The quality of the work done corresponds to the quality of its assignment. It's really about the people who are in some kind of leadership, the leaders, that's where it starts, that's where it stands and falls. The moment they can communicate well and lead well in some way, it starts to reflect in those people. Often we find that people who are in those decision-making positions who are aware and somehow already erudite in that, they're much better at finding ways to develop people there and have higher level communication. So I wouldn't generalize it to how medium and smaller companies are doing, but how people in those leadership roles are doing overall in terms of even their development, which is where it starts.


Šimon Steffal

I'll add one more thought to this, which is that the bigger the organization is, the higher the chances are that the information will get twisted. Again, that's not necessarily anyone's fault, it's just some default setting of how human communication works, and especially in those big companies, most communication is written. So there is a lack of tone and non-verbal communication. As I always say, you want to tell someone an important message, so call them or ideally meet them in person. Because if you send it via email or even Slack, you don't affect the two crucial things, the tone of voice they use and the mood they read it in. You can spend two hours writing the perfect email and still the other party may not even get it the way you wrote it.

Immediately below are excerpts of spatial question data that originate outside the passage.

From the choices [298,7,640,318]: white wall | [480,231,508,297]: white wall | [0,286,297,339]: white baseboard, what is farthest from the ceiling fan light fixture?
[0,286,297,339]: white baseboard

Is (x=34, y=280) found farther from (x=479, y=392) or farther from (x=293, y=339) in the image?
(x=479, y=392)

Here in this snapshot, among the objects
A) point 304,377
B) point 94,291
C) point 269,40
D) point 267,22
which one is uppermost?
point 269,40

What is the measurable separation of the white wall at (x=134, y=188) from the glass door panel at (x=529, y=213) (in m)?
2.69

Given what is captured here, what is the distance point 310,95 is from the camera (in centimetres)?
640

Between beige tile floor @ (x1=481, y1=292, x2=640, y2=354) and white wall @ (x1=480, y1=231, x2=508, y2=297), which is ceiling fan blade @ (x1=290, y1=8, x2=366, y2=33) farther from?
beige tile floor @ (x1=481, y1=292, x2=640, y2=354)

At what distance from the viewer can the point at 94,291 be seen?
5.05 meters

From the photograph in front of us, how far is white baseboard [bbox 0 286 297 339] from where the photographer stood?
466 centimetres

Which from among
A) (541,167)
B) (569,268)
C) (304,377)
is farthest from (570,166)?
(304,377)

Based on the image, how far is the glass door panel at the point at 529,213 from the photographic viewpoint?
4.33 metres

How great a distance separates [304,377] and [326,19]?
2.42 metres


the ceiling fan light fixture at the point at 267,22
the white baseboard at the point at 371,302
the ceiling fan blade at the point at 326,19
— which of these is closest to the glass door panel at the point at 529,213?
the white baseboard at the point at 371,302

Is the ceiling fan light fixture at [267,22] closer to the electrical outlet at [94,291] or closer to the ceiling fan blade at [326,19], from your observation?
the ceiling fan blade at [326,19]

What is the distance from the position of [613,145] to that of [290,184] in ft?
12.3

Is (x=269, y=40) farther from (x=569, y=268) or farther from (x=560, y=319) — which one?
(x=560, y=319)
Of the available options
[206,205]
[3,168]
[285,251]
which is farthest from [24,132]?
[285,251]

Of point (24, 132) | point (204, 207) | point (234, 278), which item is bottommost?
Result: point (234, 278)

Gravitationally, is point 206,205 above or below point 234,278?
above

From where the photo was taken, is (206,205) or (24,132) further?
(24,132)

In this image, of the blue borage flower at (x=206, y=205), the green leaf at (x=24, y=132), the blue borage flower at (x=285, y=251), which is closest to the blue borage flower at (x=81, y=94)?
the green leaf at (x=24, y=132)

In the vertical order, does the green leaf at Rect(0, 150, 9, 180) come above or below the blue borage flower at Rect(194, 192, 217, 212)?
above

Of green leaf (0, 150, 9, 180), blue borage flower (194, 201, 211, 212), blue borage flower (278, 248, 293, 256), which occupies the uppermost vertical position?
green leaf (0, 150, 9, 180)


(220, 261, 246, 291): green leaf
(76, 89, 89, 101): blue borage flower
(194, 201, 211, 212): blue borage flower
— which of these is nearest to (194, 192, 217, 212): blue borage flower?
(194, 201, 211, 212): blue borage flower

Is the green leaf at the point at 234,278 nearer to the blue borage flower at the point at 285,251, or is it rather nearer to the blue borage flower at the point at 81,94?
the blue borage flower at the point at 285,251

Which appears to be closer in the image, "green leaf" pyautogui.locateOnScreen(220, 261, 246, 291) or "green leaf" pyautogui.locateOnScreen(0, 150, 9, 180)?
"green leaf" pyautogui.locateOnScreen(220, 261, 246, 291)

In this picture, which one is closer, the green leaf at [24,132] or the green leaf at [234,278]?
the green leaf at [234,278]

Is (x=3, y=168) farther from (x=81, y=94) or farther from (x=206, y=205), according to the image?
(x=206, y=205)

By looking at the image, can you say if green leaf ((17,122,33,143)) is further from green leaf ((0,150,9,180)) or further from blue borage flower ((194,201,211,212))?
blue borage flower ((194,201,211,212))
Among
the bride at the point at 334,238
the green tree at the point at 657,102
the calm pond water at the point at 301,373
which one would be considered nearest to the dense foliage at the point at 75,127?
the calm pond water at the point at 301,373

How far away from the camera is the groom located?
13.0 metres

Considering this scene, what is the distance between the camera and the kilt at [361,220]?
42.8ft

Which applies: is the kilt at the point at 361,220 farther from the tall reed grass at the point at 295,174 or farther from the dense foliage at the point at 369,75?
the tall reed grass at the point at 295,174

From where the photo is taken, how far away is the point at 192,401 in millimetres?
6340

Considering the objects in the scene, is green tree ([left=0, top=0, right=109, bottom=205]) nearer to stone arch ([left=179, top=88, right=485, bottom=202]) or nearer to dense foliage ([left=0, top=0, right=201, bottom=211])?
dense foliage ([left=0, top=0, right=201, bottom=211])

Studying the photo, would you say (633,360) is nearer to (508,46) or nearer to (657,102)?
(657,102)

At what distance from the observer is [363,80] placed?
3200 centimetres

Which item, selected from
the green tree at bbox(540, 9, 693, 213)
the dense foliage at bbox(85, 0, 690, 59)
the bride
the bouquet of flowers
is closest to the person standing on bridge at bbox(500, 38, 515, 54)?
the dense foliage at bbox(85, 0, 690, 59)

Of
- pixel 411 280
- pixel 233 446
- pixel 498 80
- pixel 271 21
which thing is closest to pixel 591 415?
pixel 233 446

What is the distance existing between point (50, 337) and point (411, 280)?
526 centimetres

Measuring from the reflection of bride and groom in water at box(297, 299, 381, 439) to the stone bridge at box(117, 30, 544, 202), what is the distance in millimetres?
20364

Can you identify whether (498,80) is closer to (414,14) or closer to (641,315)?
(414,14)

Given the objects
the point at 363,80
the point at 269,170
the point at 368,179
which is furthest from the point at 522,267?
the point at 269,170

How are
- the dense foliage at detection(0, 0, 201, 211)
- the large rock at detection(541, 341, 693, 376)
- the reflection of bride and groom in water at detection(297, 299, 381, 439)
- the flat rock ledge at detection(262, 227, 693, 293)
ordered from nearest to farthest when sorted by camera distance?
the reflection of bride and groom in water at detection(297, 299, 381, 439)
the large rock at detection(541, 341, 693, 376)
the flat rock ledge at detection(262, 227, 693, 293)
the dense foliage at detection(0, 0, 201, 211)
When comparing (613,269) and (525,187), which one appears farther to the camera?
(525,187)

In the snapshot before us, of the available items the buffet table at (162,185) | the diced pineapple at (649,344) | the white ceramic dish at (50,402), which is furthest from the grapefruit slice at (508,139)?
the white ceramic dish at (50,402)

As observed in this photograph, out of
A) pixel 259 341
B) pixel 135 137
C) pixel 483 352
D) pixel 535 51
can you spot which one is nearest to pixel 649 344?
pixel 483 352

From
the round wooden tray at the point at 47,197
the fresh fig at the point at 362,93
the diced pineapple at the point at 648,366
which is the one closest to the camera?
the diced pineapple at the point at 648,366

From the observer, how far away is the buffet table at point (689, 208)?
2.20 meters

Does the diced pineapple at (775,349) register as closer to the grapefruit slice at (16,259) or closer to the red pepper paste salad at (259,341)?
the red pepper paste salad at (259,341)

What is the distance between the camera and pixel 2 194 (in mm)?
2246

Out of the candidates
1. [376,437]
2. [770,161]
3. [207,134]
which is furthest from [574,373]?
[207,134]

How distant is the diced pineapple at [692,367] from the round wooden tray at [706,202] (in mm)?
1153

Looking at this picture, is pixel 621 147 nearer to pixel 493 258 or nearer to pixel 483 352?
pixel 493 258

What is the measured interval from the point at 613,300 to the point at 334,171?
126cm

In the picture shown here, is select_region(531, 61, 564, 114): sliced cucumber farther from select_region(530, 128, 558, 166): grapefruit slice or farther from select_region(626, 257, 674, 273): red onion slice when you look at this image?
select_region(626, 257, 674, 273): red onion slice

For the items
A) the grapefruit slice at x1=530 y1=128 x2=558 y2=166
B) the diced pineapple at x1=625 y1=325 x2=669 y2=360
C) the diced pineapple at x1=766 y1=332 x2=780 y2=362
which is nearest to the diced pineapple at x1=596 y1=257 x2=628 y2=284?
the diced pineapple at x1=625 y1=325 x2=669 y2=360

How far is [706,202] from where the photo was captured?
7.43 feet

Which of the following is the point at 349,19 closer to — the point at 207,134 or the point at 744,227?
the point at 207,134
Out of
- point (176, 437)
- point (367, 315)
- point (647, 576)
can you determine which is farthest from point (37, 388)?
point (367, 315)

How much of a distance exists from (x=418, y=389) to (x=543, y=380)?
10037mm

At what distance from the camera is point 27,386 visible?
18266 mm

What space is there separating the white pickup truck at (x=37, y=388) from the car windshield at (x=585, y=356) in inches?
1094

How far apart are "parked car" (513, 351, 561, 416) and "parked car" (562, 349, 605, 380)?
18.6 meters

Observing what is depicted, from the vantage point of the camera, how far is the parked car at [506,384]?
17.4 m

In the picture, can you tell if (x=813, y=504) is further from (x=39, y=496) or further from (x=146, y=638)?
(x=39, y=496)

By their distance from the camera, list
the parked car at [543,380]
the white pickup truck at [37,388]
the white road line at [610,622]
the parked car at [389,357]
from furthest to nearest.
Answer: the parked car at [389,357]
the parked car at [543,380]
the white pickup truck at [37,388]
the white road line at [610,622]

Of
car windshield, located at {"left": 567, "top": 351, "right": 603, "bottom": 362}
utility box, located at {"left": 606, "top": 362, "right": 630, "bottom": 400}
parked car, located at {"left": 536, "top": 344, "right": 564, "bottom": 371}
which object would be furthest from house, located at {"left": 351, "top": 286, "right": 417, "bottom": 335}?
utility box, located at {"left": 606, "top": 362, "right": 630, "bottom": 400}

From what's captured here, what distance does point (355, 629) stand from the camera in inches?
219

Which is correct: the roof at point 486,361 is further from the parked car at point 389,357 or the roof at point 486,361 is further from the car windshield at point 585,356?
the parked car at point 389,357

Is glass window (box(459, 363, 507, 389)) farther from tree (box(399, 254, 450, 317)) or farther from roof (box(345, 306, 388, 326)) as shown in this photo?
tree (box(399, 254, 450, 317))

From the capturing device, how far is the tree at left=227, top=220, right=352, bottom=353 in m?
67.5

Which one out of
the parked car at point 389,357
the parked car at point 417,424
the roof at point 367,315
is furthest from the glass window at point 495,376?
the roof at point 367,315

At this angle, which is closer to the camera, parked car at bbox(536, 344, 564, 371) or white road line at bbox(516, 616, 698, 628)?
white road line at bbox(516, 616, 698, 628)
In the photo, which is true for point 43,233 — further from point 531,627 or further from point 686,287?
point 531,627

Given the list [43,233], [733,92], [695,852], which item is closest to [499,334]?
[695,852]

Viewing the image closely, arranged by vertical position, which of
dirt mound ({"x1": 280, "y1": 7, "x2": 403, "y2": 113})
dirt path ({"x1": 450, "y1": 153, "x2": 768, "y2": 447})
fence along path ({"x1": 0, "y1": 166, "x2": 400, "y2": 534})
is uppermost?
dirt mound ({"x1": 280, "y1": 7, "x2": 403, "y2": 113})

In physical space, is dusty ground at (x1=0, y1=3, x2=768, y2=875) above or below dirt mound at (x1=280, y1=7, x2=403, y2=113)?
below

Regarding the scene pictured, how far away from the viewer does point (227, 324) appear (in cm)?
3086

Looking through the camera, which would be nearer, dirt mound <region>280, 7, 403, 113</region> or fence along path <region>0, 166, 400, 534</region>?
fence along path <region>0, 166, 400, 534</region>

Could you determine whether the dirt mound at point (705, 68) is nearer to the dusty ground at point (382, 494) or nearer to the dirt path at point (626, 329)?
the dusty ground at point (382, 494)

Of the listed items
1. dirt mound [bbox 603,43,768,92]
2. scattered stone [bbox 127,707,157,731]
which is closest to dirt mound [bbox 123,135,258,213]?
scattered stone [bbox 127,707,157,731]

How to use smoking corners in communication?


Martin Hurych

How do smoking corners fit into the description of communication channels and their rules? I had my design guy back in corporate and he said he learned to smoke to get a lot of things done.


Petra Sobotková

They are important, they play a big role.


Šimon Steffal

You know what's so interesting about smoking corners? That they're inclusive. You get to meet people from across the organization. When you have a group that you work with, typically in corporate management where there are a lot of layers, the chances of you having a meeting or a joint project with the CEO are slim. But chances are you'll meet him for a cigarette. It's terribly interesting that that's one of the few platforms in that company where people can meet across that layer and exchange information.


Martin Hurych

Plus, it connects them because they're outcasts at that moment, thrown outside the confines of that house.


Šimon Steffal

This is also important for leadership, that I can take the temperature of the organization, of the team. When you've got 1,500 people under you, you're really only meeting with the board or the directors. Sometimes you have some offsides that you meet somebody, maybe you have some all hands or something like that, but realistically you don't have much time to talk to those people because you have more than enough of your operational stuff. But when you go amongst those people and you chat with someone in production, on the belt, with the cleaning lady, with the people in accounting, you might find that you're so disconnected from reality that you miss the little things that are important to those people. It's good for you to know that.


Martin Hurych

So instead of a factory tour, having a meeting with a smoking corner is not a bad idea.


Petra Sobotková

I don't think it is. I've even worked in a company that had management and officy associated with warehouse and production. That management really purposely went to that corner to smoke and ask questions of the people in both the warehouse and the production. As Simon says, they took the temperature in there, found out how it was working, how it wasn't working, and had direct clear feedback on whatever they needed. So even purposefully, you can use smoking corners subtly.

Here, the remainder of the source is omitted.